Los principales miedos que se declaran son el miedo al fracaso, al rechazo, a la no supervivencia, a la pérdida de poder y al cambio. Estos, afectan directamente a las personas de la organización, y tienen un impacto directo en el trabajo en equipo, el intercambio, transferencia y creación de conocimiento y, especialmente, los procesos de innovación. Esto sucede, gracias a que cuando una persona tiene miedo su cerebro entra en modo conservación; su mismo sistema cohibe la generación de nuevas ideas  o formas diferentes que impliquen un cambio en el status quo, y busca mantener lo que ya conoce y le genera seguridad.

Podría decirse entonces, que el miedo es una de las grandes barreras en la innovación, ya que es un proceso en los que las personas se exponen a elevados niveles de incertidumbre, arriesgan su capacidad creadora y se ven vulnerables en su reconocimiento y seguridad tanto personal como laboral. El miedo termina por enceguecer a los equipos y les impide ver posibilidades u oportunidades evidentes, paraliza o entorpece la capacidad creadora y ejecutora en proyectos de alto riesgo.

“Para Kriegesmann et al. (2007) el miedo conduce a intentos fallidos en el descubrimiento de nuevos métodos de trabajo. Según Scarnati (1998), bajo amenaza las personas creativas se centran en el miedo y no toman riesgos o ejercen la libertad mental de ser innovadores, sino que tratan de mantener su puesto de trabajo. De esta forma, Kriegesmann et al. (2007) mencionan que la innovación es posible en la medida que no exista la aversión al riesgo ni miedo a cometer errores.” (Bedoya, 2016).

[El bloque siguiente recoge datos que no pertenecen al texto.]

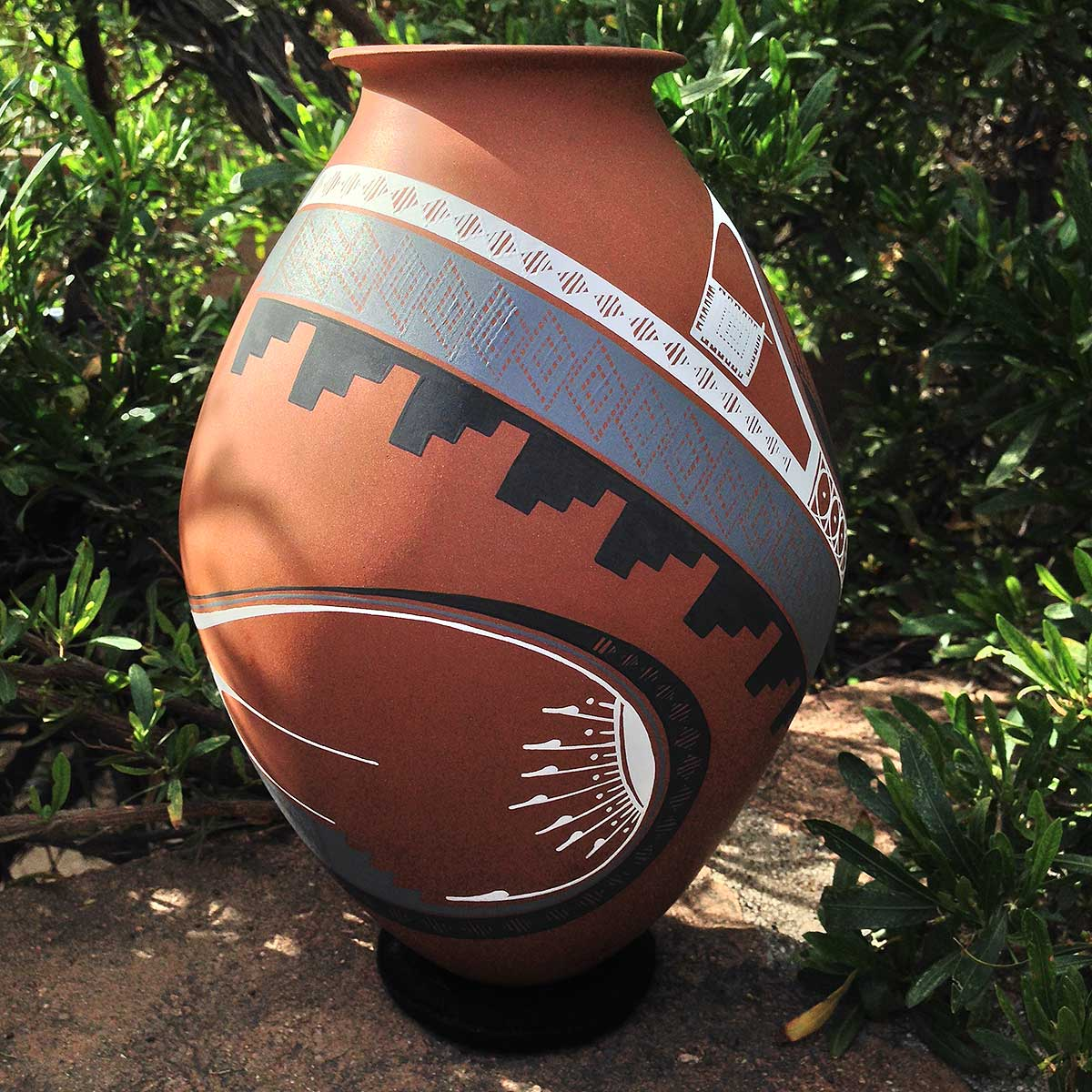 Aide Gonzalez Aide Gonzalez Exclusive Brown Masterpiece Mata Ortiz Pottery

Se sabe que el miedo siempre va a estar presente, mientras los procesos se lleven a cabo por seres humanos, son emociones que no podrán evitarse. Por eso, se debe cambiar la manera de entenderlo y ser capaces de usarlo para movilizar y, así, evitar una parálisis organizacional.

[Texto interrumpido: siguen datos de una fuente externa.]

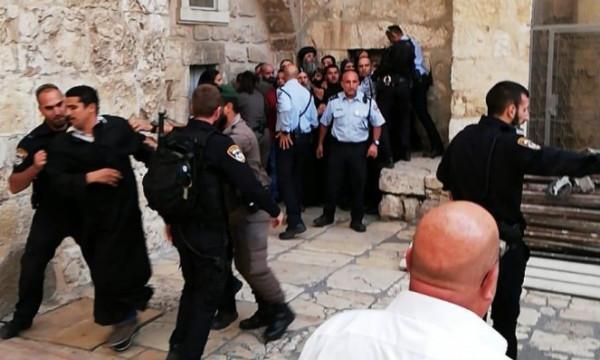 قوات الاحتلال تعتدي على عدد من المواطنين في باب حطة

El miedo abre posibilidades y, como se dijo en un principio, es el responsable de la supervivencia y evolución humana. El miedo a quedarse estancado y a dejar de existir debería ser el miedo que predomine en la organización e impulse a los equipos a una búsqueda constante de nuevas rutas, caminos que permitan las sostenibilidad de la compañía. Estos miedos superiores permiten la co-creación, abren espacio a nuevos conocimientos y a procesos de experimentación, reflexión y aprendizaje. 

Es necesario entonces dirigir el miedo, cambiar el foco. El miedo a no permanecer, el miedo a morir son los que deberían impulsar los procesos de innovación. Estos abren la puerta a un trabajo colectivo con un objetivo claro: seguir caminando, mantenerse, sobrevivir.